21: “Frequently students are told not to generalize, but what is meant is that they should not do so without making clear the grounds for generalizing. A writer continually moves back and forth between examples and particular cases and general ideas by specifying, saying what kinds and classes are involved.” ***This articulates what the non-linear process looks like. “Concept formation…is in progress throughout the entire composing process. (That’s why writing is a way of thinking.)”
21: “3: Developing and deploying syntactical resources”

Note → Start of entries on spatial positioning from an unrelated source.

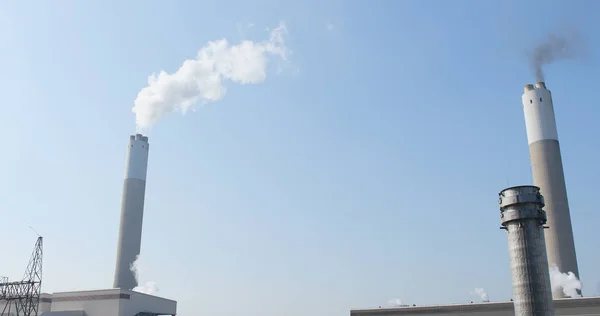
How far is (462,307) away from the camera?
55.5 metres

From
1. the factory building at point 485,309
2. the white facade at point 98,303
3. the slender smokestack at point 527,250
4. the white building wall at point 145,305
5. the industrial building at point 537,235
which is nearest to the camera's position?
the slender smokestack at point 527,250

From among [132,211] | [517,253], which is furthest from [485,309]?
[132,211]

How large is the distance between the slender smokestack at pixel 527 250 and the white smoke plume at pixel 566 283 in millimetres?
23765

21: “For many reasons that are important for English teachers to understand, modern culture does not foster literacy.” ***How does she define “literacy”? Must admit at this point I don’t know. Perhaps it’s an awareness of “how we construct and construe”… The conscious control of this process, agency.??? Well… given the title of this section… Here is where AB and I differ. She’s speaking in a context of SAE, I think. Though I’d guess her advice could be used to study or “glean” or develop a body memory for certain “syntactical structures” would apply to that of any language system. “The challenge is first of all to teach our students to listen, a skill that sometimes has to be relearned in medical and law schools [that have their own syntactical patters].” **THis section is problematic, too, in its referencing of “maturity”…
22: “4: Revising and editing”
“The means of achieving ‘cohesion’ can be taught as a way of understanding interaciton of thinking and writing.”
“Perhaps the most difficult aspect of teaching writing as process and of considering the result as something that is nurtured and brought along, not mechanically produced, is that our students do not like uncertainty (who does?); they find it hard to tolerate ambiguity and are tempted to what psychologists call ‘premature closure.’ They want the writing to be over and done with; unfortunately, much composition teaching encourages those feelings. We can encourage our students, instead, in learning techniques of revision only if we forgo treating false starts, unfruitful beginnings, contradictions, and dead ends as mistakes, and see them, rather, as tentative steps, stages in a process.” ***We must reward, I think, all the work that goes into producing that end product. Thus my points system. Thus the portfolio system. How does digital composing inform this appreciation for non-linear process?
22: “Composing involves the writer in making choices all along hte way and thus has social and political implications: we aren’t free unless we know how to choose.” ***And we can’t do that unless we know we CAN choose and understand what our choices are! “Teaching composition as a process can put students in touch with their own minds; it can give them back their language. It is not too much to claim that the composition classroom is a place where students can discover their humanity in both a moral and political sense.” **Freire. So how is this different from “process” a la Harris? Or expressivism?